▶ **ACTIVITY**
Where the listing below reaches the line containing "HG ディランザ（一般機/ラウダ専用機）–5枚目/制作者：msg", start writing out lines exactly, and stop once the line containing "Catit Senses 2.0 Play Circuit" has been written.

----------

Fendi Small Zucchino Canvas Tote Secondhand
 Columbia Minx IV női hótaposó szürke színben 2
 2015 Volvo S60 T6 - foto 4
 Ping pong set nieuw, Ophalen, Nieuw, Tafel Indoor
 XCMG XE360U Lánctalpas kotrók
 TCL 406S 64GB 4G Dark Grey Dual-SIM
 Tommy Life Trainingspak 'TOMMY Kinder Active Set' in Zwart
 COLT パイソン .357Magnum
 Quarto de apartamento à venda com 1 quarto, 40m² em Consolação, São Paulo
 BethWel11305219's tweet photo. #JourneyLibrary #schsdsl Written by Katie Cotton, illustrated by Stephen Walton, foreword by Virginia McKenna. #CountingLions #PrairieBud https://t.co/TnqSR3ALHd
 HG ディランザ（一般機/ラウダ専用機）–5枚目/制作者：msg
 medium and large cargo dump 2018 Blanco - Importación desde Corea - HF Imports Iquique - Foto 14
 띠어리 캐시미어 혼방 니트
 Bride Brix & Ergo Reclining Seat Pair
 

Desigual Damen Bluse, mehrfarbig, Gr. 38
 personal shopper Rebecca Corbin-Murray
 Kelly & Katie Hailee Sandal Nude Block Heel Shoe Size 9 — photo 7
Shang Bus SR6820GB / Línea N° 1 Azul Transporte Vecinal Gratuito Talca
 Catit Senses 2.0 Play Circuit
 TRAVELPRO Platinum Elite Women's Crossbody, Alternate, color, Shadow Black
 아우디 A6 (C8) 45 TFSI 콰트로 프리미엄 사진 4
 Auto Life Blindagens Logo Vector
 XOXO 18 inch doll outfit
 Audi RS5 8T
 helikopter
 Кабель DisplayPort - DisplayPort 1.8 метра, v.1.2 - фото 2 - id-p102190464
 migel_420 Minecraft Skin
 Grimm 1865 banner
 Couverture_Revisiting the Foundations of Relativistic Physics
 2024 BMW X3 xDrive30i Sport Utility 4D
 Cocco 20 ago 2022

----------

▶ **RESPONSE**
 HG ディランザ（一般機/ラウダ専用機）–5枚目/制作者：msg
 medium and large cargo dump 2018 Blanco - Importación desde Corea - HF Imports Iquique - Foto 14
 띠어리 캐시미어 혼방 니트
 Bride Brix & Ergo Reclining Seat Pair
 

Desigual Damen Bluse, mehrfarbig, Gr. 38
 personal shopper Rebecca Corbin-Murray
 Kelly & Katie Hailee Sandal Nude Block Heel Shoe Size 9 — photo 7
Shang Bus SR6820GB / Línea N° 1 Azul Transporte Vecinal Gratuito Talca
 Catit Senses 2.0 Play Circuit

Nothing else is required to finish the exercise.